When a fellow Baltimore Bike Club member, who luckily is a seasoned nurse practitioner, arrived a minute later, I was face down and covered in blood. I’ve heard from many people that she helped me in many ways – she was loving, smart and compassionate. She lied down on the road next to me and put her arm around me and told me I would be just fine. She stayed with me until I was in the ambulance. It was later, in the hospital, that I was diagnosed with two neck fractures. Luckily, no one moved me. As I was coming out of the semi-conscious state, the doctor’s were stitching my lip back to its normal location on my face. The helmet I purchased the day before the bike tour saved my life. The straps were tight and it fit like a comfortable glove. Thankfully, the folks at my local bike shop assisted me as I sought a helmet that fit correctly.

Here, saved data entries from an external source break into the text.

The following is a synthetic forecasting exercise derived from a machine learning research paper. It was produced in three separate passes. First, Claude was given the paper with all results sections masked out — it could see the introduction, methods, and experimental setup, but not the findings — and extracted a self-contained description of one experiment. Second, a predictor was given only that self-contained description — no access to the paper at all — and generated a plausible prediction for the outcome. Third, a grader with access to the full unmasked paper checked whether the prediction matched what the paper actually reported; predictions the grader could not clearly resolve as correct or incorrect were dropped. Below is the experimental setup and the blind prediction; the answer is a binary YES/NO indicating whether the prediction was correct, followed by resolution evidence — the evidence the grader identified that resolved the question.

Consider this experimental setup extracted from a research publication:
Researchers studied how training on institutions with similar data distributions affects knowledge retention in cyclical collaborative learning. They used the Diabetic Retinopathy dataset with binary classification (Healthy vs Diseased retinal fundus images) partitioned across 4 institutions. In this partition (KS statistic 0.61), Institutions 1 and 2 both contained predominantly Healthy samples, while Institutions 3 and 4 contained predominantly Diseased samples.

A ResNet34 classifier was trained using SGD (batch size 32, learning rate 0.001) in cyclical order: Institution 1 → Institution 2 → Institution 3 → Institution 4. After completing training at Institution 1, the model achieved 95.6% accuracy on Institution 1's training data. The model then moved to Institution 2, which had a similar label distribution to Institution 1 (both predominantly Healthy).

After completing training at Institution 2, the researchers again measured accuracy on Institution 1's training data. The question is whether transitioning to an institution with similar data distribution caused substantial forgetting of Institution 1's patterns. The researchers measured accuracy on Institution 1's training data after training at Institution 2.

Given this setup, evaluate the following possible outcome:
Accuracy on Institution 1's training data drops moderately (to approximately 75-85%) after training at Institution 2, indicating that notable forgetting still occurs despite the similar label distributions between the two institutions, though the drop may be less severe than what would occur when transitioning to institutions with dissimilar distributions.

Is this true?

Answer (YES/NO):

When I was 14 years old my parents introduced me to bike club riding. They must have bribed me to get me to participate in the bike club experience as a teenager. But soon after the experience, I began to love biking. I felt free on a bike. For 30 years I’ve continued to love the bike.

While I’m on my bike I experience many things – really experience things like: wonder, freedom, the sky, changing of the seasons, my body, my breathing, laughter, pain, myself observing myself, concentration, the ground/dirt, smells, land, space, lack of energy, intense energy, deep feelings, hunger, my heart, my legs, sounds, quiet, wind….the terrain, sweating profusely, being freezing cold, being perfectly at ease, seeing disturbing things up close like dead animals smeared all over the pavement, seeing incredible wildlife – deer, fox, eagles, hawks, herons, frogs, bear, turtles, groundhogs… deepening relationships, time with friends, new friends, adventures, challenges, joy, easy gentle spinning, lungs bursting, love of life and the earth, beautiful landscapes, sunsets, trees, fields of wheat, woods, farms, communities, new places, family, gratitude for my dog, knowing what it is like to be chased by many dogs…. and so much more. And, I still have amazement that this object (the bike) is something I have the pleasure to enjoy – unlike so many others – I have the pleasure and freedom to enjoy it. A bike – a means of transportation; a racing machine; a piece of joy; a way to experience the world. I imagine that I will always be hooked.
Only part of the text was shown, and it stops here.